The PCWorld article also quotes Intel's 14 June 2022 blog post: "While this issue is interesting from a research perspective, we do not believe this attack to be practical outside of a lab environment."

Well, um, sure, it's a paper from academics who configured their own "target server", but how does anyone get from this to believing that the attack wouldn't work outside the "lab"?

When Yehuda Lindell asked him "Why do you think we always know if something is used in the wild?", here was Green's reply:

In short, Green's argument for his claim that these "academic" attacks haven't been used is his claim that they haven't been detected, while others have. But this isn't answering Lindell's question. Why should we assume that all used attacks are detected?

Some attacks want to have effects that the victim can see: consider DoS attacks, ransomware, etc. Some further attacks are detected because the attacks are inherently noisy or because poorly trained attackers make mistakes. But why should we assume that stealthy attacks by well-trained attackers are detected, or, more to the point, that they're within Green's awareness of what has been detected?

Does Green claim that NSA's QUANTUMINSERT attacks were detected when they were first used in 2005? That they were detected before 2013, when they were revealed by the Snowden documents?

For comparison, Fox-IT announced in 2015 that, after learning about the attacks from the Snowden documents, it had built a detector for those attacks.

If all used attacks are detected, and QUANTUMINSERT wasn't detected, then QUANTUMINSERT wasn't used? Snowden made it up?

A scientist formulating "All attacks used by real attackers are detected" as a hypothesis will search for tests to disprove the hypothesis, and, given a reasonable level of attention to the available data, will rapidly succeed at debunking the hypothesis, as the above examples illustrate.

Even given iron-clad evidence of non-detection of the attack, the scientist won't claim that the attack hasn't been used. Such a claim would be overstating what's known.

Green's narrative about real attacks is, in Green's words, "intended to question" choices of "how to devote defensive time". Green has well over 100000 Twitter followers, including journalists and people deciding how research funding is spent. The first commentator in that particular thread was Josh Baron, who since 2017 has been at DARPA allocating grant funding for cryptography.

Is it possible for a narrative to turn into an article of faith shared among researchers, funding agencies, and journalists, influencing choices of research directions and protective actions, without any of the believers scientifically evaluating whether the narrative is correct? Maybe even with the narrative being dangerously inaccurate?

Side note 1, regarding DARPA: I categorically recommend against taking military funding. But the military/non-military distinction has no evident connection to Green's narrative.

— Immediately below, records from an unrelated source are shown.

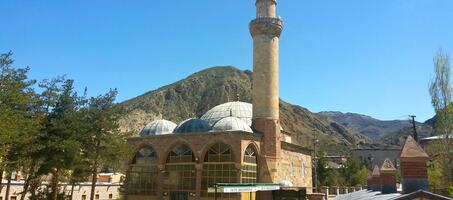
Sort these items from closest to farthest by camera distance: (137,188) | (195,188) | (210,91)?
(195,188), (137,188), (210,91)

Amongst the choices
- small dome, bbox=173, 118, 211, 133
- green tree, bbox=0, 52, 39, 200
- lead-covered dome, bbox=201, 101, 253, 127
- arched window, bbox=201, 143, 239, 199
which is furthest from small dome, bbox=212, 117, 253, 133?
green tree, bbox=0, 52, 39, 200

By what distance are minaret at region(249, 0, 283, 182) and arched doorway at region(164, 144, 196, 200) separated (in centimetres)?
563

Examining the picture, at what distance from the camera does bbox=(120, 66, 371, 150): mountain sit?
13988 centimetres

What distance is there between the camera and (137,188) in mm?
33750

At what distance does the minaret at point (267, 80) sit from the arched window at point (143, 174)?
363 inches

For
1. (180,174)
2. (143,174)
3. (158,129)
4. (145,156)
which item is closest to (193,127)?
(180,174)

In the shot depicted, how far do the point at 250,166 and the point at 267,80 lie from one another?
7.10 metres

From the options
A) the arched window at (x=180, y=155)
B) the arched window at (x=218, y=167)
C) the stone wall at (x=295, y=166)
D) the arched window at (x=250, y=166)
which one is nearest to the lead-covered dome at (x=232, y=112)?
the stone wall at (x=295, y=166)

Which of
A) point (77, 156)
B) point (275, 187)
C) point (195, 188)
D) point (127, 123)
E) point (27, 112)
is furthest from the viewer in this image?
point (127, 123)

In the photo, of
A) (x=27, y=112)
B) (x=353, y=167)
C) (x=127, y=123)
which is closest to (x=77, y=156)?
(x=27, y=112)

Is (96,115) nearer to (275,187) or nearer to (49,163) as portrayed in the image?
(49,163)

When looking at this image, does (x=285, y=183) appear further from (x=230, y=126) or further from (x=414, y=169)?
(x=414, y=169)

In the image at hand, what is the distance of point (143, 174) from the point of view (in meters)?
33.8

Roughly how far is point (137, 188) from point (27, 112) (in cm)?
1349
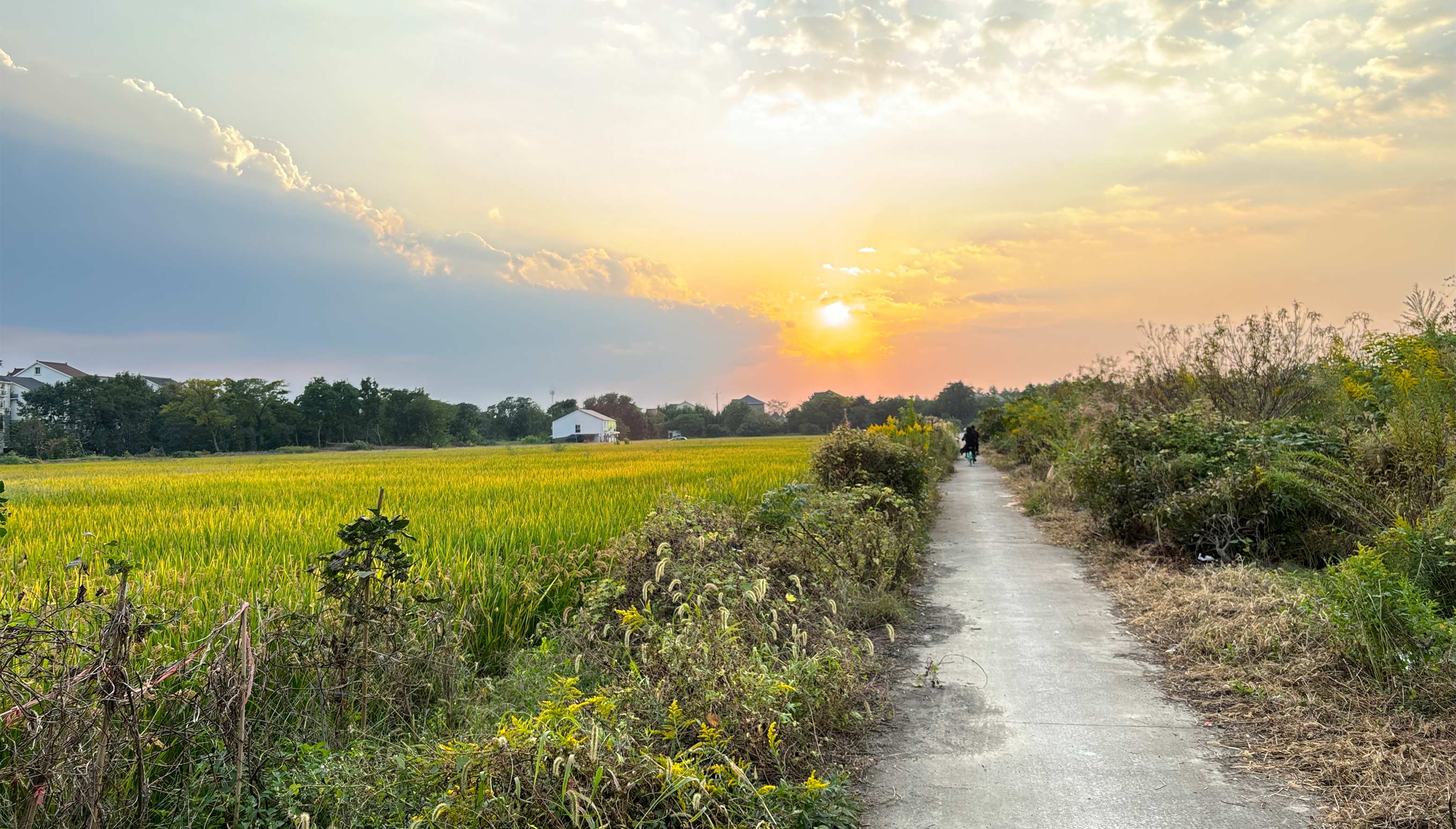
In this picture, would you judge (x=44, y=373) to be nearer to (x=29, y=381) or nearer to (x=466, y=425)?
(x=29, y=381)

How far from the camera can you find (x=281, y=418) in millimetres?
71125

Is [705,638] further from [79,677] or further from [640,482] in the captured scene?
[640,482]

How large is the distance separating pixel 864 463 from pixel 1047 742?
6.97 meters

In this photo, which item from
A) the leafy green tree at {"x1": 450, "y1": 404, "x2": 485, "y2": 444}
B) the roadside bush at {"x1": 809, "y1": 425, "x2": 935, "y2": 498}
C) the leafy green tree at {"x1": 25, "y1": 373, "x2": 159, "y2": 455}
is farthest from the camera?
the leafy green tree at {"x1": 450, "y1": 404, "x2": 485, "y2": 444}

Side note 2, in case you're thinking "Hmmm, could confirmation bias be driving, e.g., the rule of public analysis of cryptosystems?": Yes. It's good to ask this question and to think about ways to scientifically collect evidence for and against. Don't let cryptographers intimidate you into not asking the question.

Let's move on to a simpler example, the following note in a 28 June 2022 Cloudflare blog post titled "Hertzbleed explained":

Telling people that the demo is on non-"conventional" cryptography is one way of telling people that action isn't required. But why was the dividing line between "conventional" and non-"conventional" cryptography supposed to be relevant to these attacks?

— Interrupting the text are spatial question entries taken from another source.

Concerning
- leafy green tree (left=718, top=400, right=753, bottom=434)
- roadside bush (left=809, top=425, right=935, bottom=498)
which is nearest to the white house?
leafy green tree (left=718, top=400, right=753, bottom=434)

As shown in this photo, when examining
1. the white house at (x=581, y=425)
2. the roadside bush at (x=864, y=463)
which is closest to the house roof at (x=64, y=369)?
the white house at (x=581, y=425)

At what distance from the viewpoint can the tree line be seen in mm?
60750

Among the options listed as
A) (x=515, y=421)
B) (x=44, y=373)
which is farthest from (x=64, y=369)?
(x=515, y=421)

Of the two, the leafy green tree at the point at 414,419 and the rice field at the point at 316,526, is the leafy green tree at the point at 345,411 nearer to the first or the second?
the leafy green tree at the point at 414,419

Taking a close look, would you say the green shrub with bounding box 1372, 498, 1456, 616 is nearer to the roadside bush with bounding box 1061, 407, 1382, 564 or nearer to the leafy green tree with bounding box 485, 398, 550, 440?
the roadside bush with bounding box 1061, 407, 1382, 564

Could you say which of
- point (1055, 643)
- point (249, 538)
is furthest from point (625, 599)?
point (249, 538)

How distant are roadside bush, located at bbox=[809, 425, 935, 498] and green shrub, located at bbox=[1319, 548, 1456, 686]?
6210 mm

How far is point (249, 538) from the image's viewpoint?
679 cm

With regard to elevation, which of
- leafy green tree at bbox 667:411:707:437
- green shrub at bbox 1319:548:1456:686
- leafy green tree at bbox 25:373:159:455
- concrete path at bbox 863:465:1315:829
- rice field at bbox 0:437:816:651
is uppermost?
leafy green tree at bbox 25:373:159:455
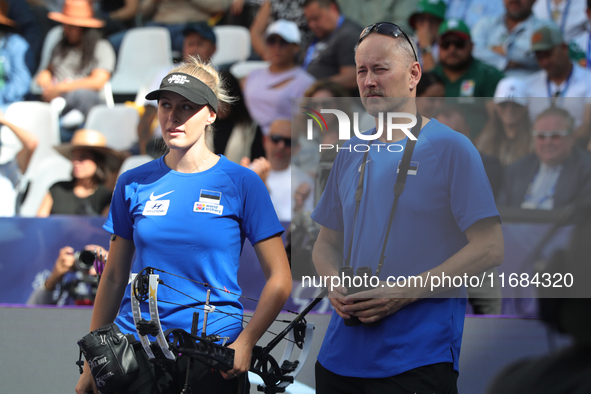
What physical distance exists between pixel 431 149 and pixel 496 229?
0.33 metres

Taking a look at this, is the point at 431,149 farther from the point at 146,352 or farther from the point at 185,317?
the point at 146,352

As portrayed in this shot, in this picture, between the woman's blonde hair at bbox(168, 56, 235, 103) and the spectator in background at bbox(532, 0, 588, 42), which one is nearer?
the woman's blonde hair at bbox(168, 56, 235, 103)

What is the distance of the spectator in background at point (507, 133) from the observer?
310cm

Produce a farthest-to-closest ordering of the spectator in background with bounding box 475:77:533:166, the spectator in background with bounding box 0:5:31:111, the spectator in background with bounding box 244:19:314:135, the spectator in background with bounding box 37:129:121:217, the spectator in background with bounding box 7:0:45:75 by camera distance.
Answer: the spectator in background with bounding box 7:0:45:75 → the spectator in background with bounding box 0:5:31:111 → the spectator in background with bounding box 244:19:314:135 → the spectator in background with bounding box 37:129:121:217 → the spectator in background with bounding box 475:77:533:166

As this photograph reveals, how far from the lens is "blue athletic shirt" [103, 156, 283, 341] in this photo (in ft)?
6.64

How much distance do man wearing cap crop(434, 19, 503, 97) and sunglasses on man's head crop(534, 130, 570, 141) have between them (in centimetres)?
182

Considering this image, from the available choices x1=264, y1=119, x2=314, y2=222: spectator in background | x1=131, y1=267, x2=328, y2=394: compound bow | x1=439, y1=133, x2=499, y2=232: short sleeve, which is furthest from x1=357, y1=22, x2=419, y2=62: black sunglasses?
x1=264, y1=119, x2=314, y2=222: spectator in background

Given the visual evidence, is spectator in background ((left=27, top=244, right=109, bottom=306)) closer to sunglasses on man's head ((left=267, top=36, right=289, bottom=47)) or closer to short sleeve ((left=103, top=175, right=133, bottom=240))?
short sleeve ((left=103, top=175, right=133, bottom=240))

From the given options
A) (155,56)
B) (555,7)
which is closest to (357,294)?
(555,7)

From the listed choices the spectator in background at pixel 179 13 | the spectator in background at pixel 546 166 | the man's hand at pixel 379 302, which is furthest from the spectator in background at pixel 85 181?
the man's hand at pixel 379 302

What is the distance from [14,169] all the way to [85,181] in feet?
3.62

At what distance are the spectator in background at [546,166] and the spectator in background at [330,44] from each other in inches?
92.7

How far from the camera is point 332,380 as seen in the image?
6.59 feet

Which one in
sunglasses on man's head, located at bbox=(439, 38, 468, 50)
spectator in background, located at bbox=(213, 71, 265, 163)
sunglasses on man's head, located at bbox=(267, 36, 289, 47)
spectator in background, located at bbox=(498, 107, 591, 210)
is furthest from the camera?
sunglasses on man's head, located at bbox=(267, 36, 289, 47)
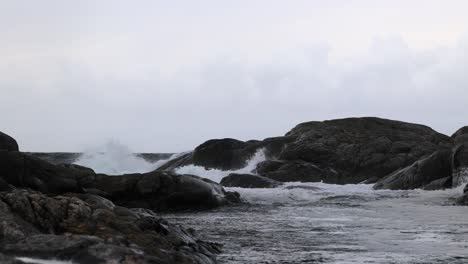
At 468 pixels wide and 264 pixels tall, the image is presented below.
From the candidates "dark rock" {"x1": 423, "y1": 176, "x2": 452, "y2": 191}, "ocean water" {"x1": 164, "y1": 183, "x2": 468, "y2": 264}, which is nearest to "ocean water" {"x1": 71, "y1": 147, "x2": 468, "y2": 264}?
"ocean water" {"x1": 164, "y1": 183, "x2": 468, "y2": 264}

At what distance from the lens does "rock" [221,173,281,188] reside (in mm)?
35875

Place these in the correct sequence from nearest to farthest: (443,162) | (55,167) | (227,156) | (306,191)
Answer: (55,167) → (306,191) → (443,162) → (227,156)

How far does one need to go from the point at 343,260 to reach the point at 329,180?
104ft

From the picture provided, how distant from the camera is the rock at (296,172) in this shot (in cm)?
4066

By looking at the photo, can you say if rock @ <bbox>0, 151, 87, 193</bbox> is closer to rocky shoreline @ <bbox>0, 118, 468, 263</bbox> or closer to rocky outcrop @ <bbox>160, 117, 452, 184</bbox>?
rocky shoreline @ <bbox>0, 118, 468, 263</bbox>

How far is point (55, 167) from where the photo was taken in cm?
2422

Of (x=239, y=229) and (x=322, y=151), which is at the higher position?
(x=322, y=151)

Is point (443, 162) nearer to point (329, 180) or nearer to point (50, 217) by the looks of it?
point (329, 180)

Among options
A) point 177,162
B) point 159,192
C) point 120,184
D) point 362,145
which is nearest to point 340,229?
point 159,192

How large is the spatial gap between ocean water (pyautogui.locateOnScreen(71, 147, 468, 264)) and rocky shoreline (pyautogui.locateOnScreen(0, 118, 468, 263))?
1370 millimetres

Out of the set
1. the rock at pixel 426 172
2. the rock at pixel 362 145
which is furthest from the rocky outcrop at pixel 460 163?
the rock at pixel 362 145

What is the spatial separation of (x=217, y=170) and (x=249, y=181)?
465 inches

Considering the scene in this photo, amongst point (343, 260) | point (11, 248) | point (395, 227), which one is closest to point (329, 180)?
point (395, 227)

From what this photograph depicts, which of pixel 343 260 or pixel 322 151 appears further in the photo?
pixel 322 151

Confirmation bias instantly makes up answers to this question. I've heard people claiming, for example, that SIKE was uniquely vulnerable because SIKE software is particularly slow. But this dividing line was incoherent (someone attacking a faster operation can trigger more repetitions to turn it into a slower operation), and the conclusion was wrong, as further attacks illustrated.

Let's try one more example. This example is a preemptive warning about an error that I haven't seen yet but that can easily be created by confirmation bias.

The starting point for this last example is the 2H2B paper mentioned above, which says that, for ECDSA and Classic McEliece, it was unable to saturate the CPU with a "request-per-TCP-connection server", so it configured a different type of server "for the sake of demonstration". The paper also says "We do not claim that any deployed server uses this configuration".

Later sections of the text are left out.